KNQL Plugin

The above model illustrates a simple parent child relationship that might exist in one an indexed document. The home document contains an address, one or more rooms, one or more family members, and one or more cars. Within Elasticsearch this entity can be stored as multiple documents in a parent child relationship, or as a single document where the child objects are ‘nested’. This plugin uses this model for testing purposes, and the mapping and python script used to populate Elasticsearch with test data is contained in the scripts directory of this project.

For standard Elasticsearch queries against the Elasticsearch API, querying against such an index requires some special handling and knowledge around what fields are actually nested in the index schema and what the nested path is to the child object. For additional details on nested queries please see nested query documentation.

The Issue

1. Kibana doesn’t parse the query entered, and instead relies on Elasticsearch to parse the query for it. This leads to several issues:
   • No feedback when a query contains a field that doesn’t exist in the index and returns no results.
   • No feedback if an invalid type for a field is used (date for a boolean field) and returns no results.
   • Feedback provided for invalid query syntax returns as an exception stack trace that can be difficult to decipher.
2. Kibana doesn’t know what fields are nested due to the way it loads the index mapping when an index is configured.

Solution

This plugin solves the nested issue with the following changes:

1. Add a management section to enable/disable nested support for a particular indexPattern. This will add the needed nested path data to each nested field and flip a boolean flag on the indexPattern itself.

2. Add a new SQL like query language: Kibana Nested Query Language (KNQL) that is parsed within Kibana and outputs native elasticsearch queries. This language understands the fields and what fields are nested in order to properly create native queries.

3. Update the Discovery application to use the new query parser if an indexPattern has a nested flag set to true

4. Update the underlying aggregation code to honor nested configuration within an indexPattern if present.

5. TBD Update the discovery application to properly format and display nested data within the search results.

Discover Application Enhancements

There are three major enhancements made to the discover application by this plugin: typeahead field support; field display priority; nested field support.
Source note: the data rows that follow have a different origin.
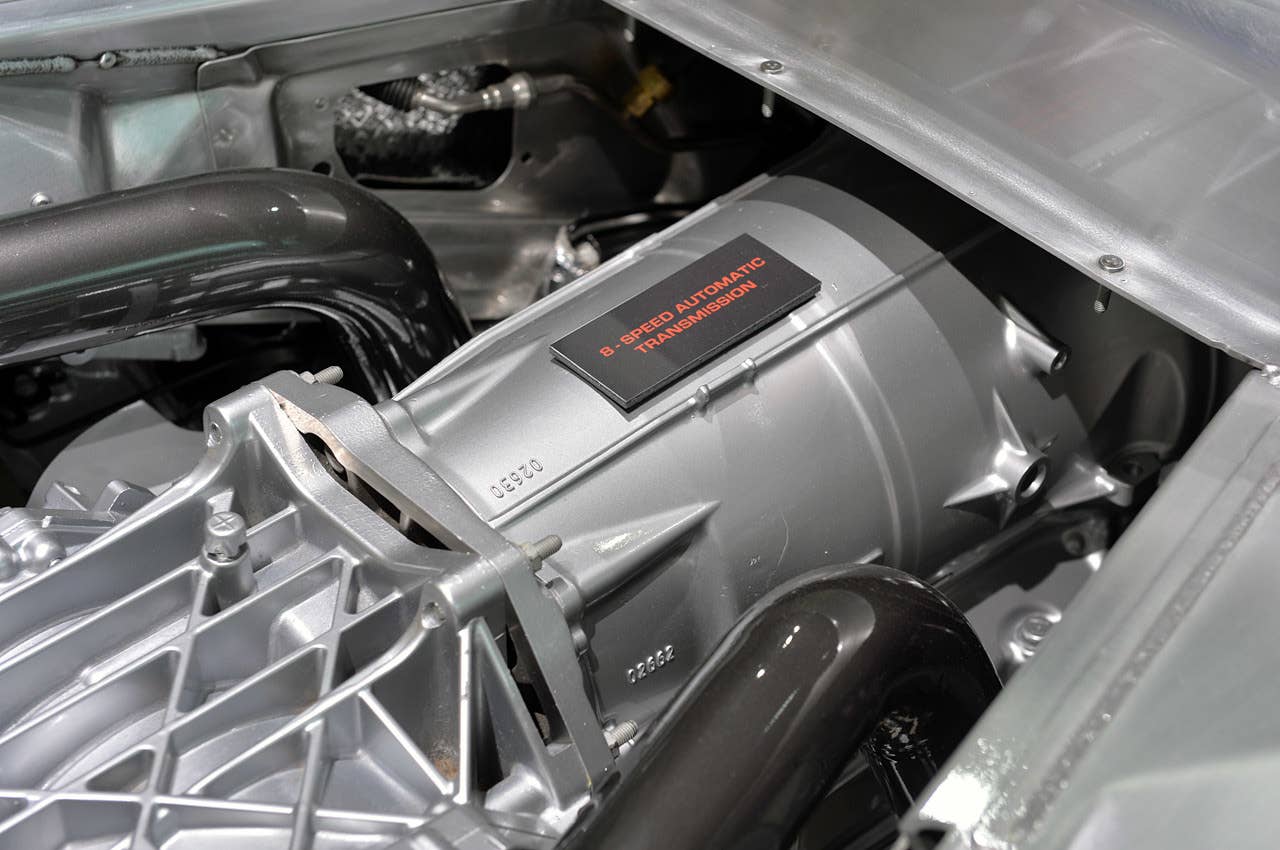 The eight-speed automatic transmission is flanked by steel tubes carrying hot exhaust to the rear mufflers. The finned aluminum differential casing is on the lower left of the frame.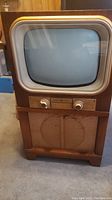 Full view of the vintage General Electric console TV with wooden cabinet and CRT screen.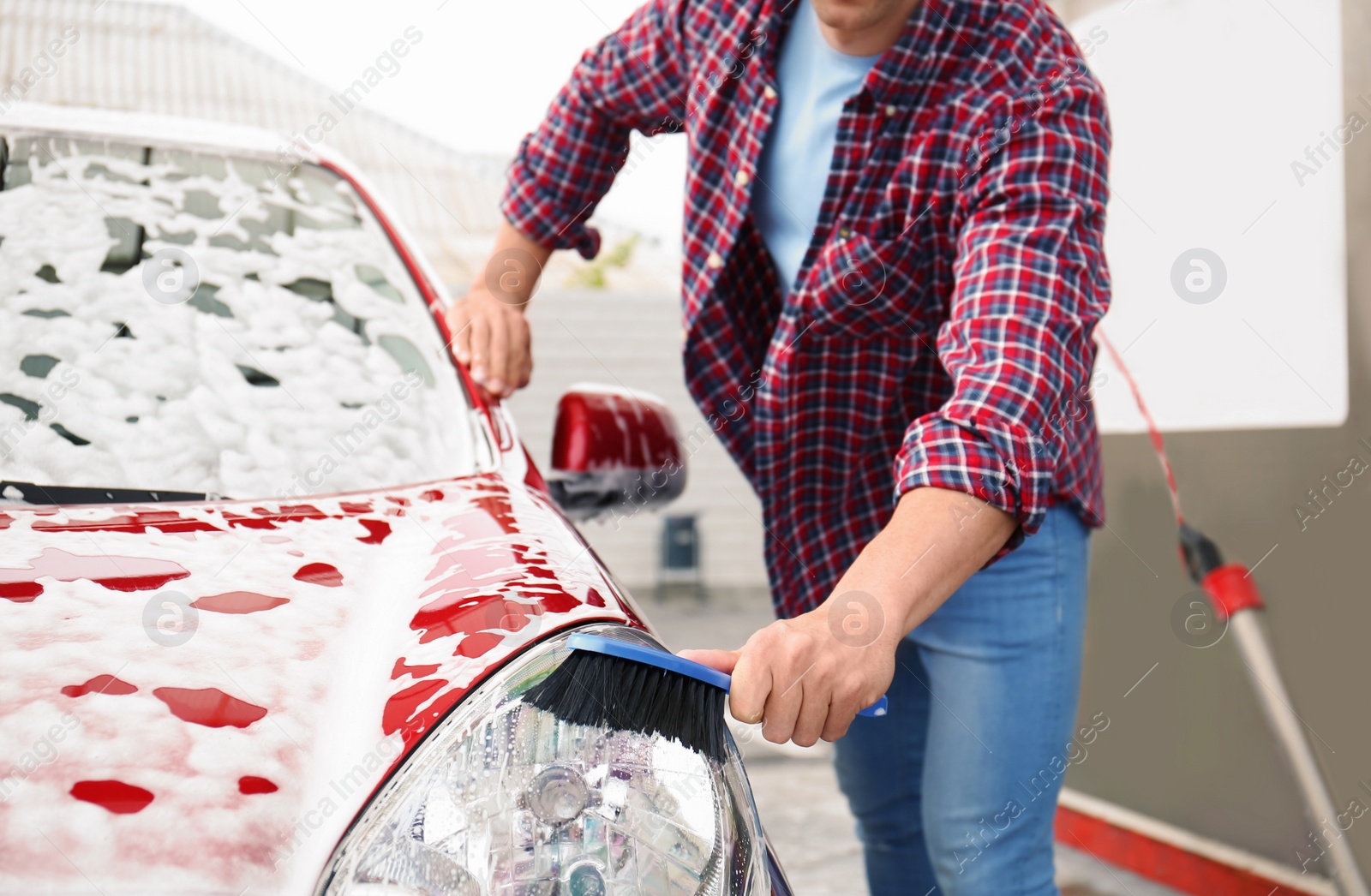 Photo of Young man cleaning vehicle with brush at self-service car wash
Typeahead Support for Fields

The existing typeahead support in Kibana has been enhanced to support showing you completions for fields that you are typing in the query bar. These suggestions appear at the bottom of the list of typeahead suggestions. Additionally, the typeahead area is now limited in height and will support a scroll bar. As you use fields from the typeahead list, they will bubble up towards the top of the list the more you use them per the existing Kibana functionality.

Field Display Priority

This feature allows a Kibana administrator to configure the order and/or hide fields within the summary text of discover results. By ordering the field display priority search results can be tailored to the index contents in order to allow users to easily find what they might be looking for.

Nested Field Support

The Discover application does not support nested objects when viewing a result’s details. Instead it displays a JSON formatted string as shown below:

In order to address this issue, a new document view has been added called ‘Structured’. An example of this view is shown below:

Arrays/Lists of nested objects are shown in a list. If an index contains nested objects, but is not marked as nested, the structured viewer will behave as the eisting table viewer.

NOTE Versions that support Kibana 6.2.x REPLACE the existing ‘Table’ doc viewer with the above ‘Structure’ viewer. This replacement will automatically format correctly depending upon the nested setting of the index pattern.